New Jersey – A History Lovers’ Paradise

New Jersey, with its urban centers, country towns, and beaches, offers something for everyone. But its rich history is found everywhere—hidden away on quiet back roads and right out in plain sight. The state’s inhabitants are inventive, creative and often revolutionary.

During the American Revolution, New Jersey played a crucial role in the war’s first major battle, the Battle of Trenton. In this victory, General George Washington defeated British forces and set the stage for independence.

The state is also known for its vibrant music scene and illustrious artists, such as painters William Hopper, Georgia O’Keeffe, and Norman Rockwell. New Jersey also has a lot of granite, sand and gravel for mining; is a leader in seafood production—especially clams; and boasts the world’s largest fleet of commercial aircraft.

In the 1800s, northern New Jersey became an industrial powerhouse, with cities like Paterson, Trenton, Camden, Elizabeth, and Jersey City hosting factories that produced textiles, railroads, silk, clay products, iron and steel. Southern New Jersey remained more rural, and the state was a leader in growing crops for urban markets.

By the 1900s, the economy diversified with the addition of electronics and chemical industries. The state is home to many well-known inventors, including Thomas Edison, who developed the light bulb, sound recording, motion pictures and commercial electric service, and whose inventions helped propel America to economic prosperity. Hollywood also thrived here, with stars such as Fatty Arbuckle and Mary Pickford gracing the silver screen.

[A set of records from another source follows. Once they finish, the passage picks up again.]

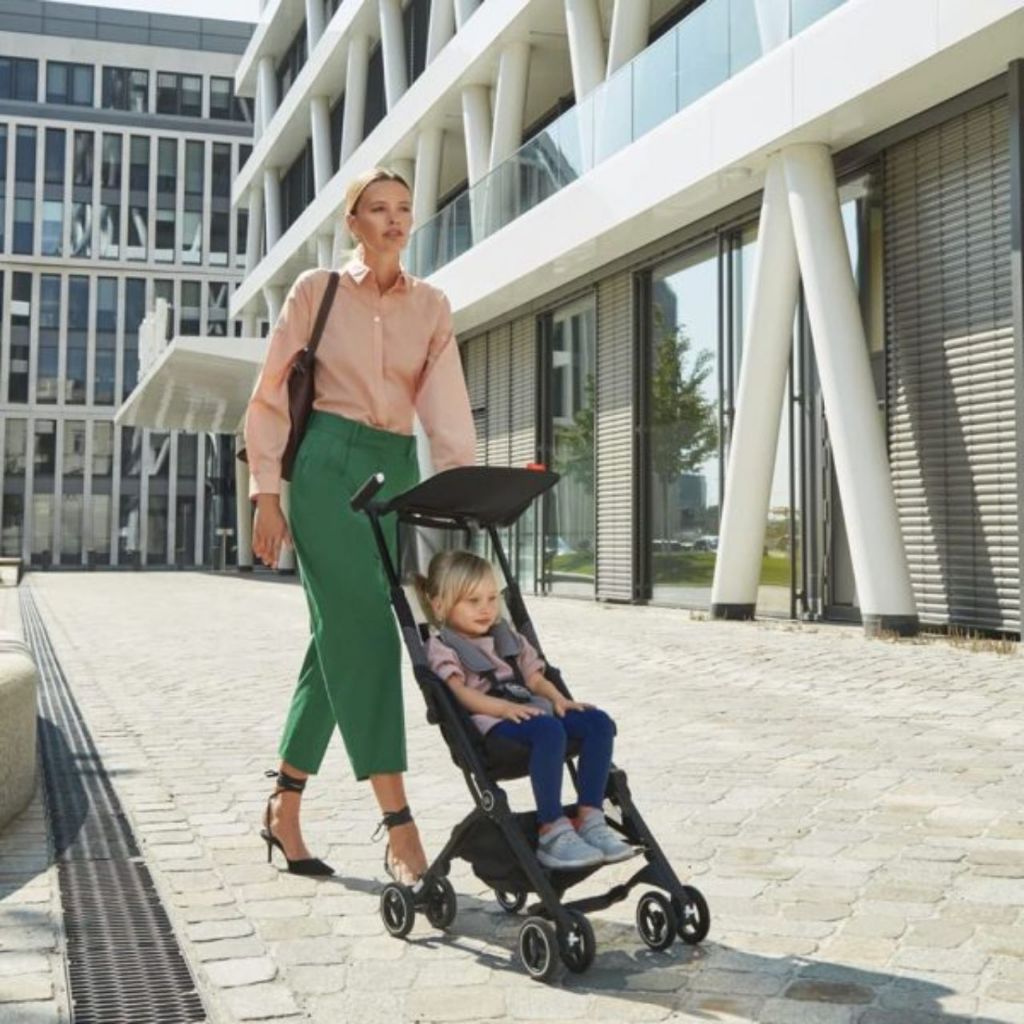 Xe đẩy gấp gọn GB Pockit Air All-Terrain cho bé 6m+, xe đẩy trẻ em siêu nhẹ chất liệu cao cấp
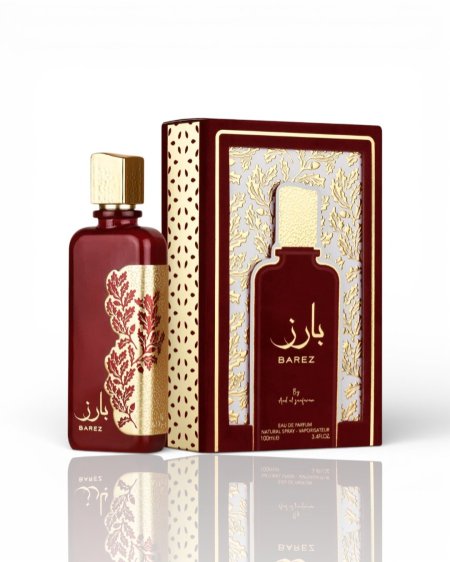 عطر بارز الاحمر
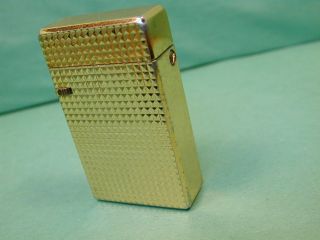 Diamond pattern case WIN gas lighter need fluid and flint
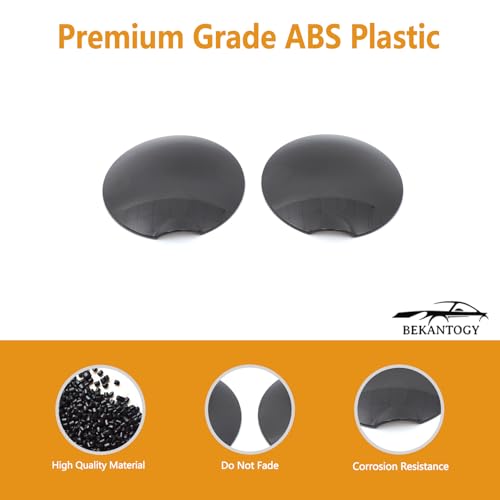 Bekantogy 2PCS Front Fog Light Cover Compatible with INEOS Grenadier 2022-2025 Smoked Black Front Fog Light Cover Protective Frame Cover Exterior Accessories - Image 4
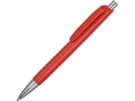 Ручка пластиковая шариковая Gage (красный/серебристый) 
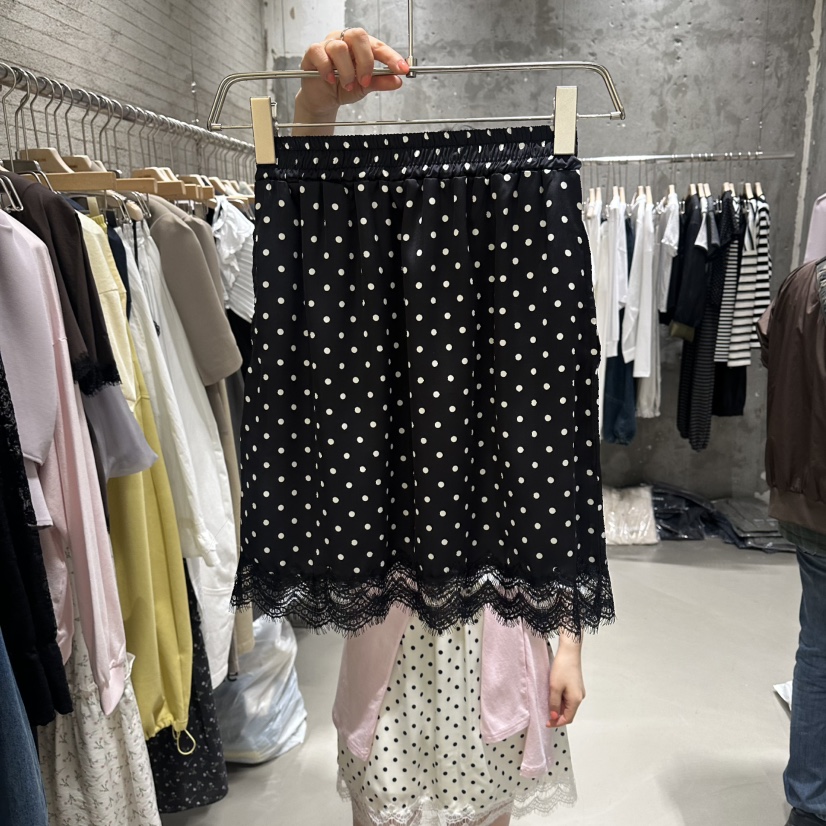 JUNI韓國代購女士新品推薦時尚26春夏人氣熱賣職業休閑短裙my juni短裙圖色2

Today, New Jersey has become a center of commerce and industry. The state’s manufacturing sector remains a significant part of its economy, but it is increasingly complemented by high tech and biotech firms. It is also a popular retirement destination, with more than half of its residents over the age of 65.

In addition to its many human residents, New Jersey is also home to many animals, from black bears and bobcats to hummingbirds and Tuckahoe masked shrews. Its reptiles include spotted turtles and five-lined skinks, and the state’s forests are home to sugar maple, American chestnut, flowering dogwood, and pitch pine trees. New Jersey’s wildflowers include queen Anne’s lace, orange daylilies and purple violets.

New Jersey’s history is on display throughout the state, in museums and historic sites that tell the story of this storied, diverse and innovative place. At the Historical Society of New Jersey, everyday breeches and coats, cotton-printed dresses from the 1820s, smocks and gowns from a 19th-century orphanage, and nurses’ uniforms from every decade since the early 1880s offer insight into the state’s past. Thomas Edison’s early light bulbs and phonographs are on display at Menlo Park Museum in his hometown of Menlo Park, and visitors can see where the famous General George Washington crossed the Delaware River into Trenton at Washington Crossing State Park. And, in downtown Trenton, you can visit the house where singer and actress Judy Blume grew up. This two-story Victorian-style house was her childhood home, and the tour includes a recreation of Judy’s bedroom as it appeared when she was a child.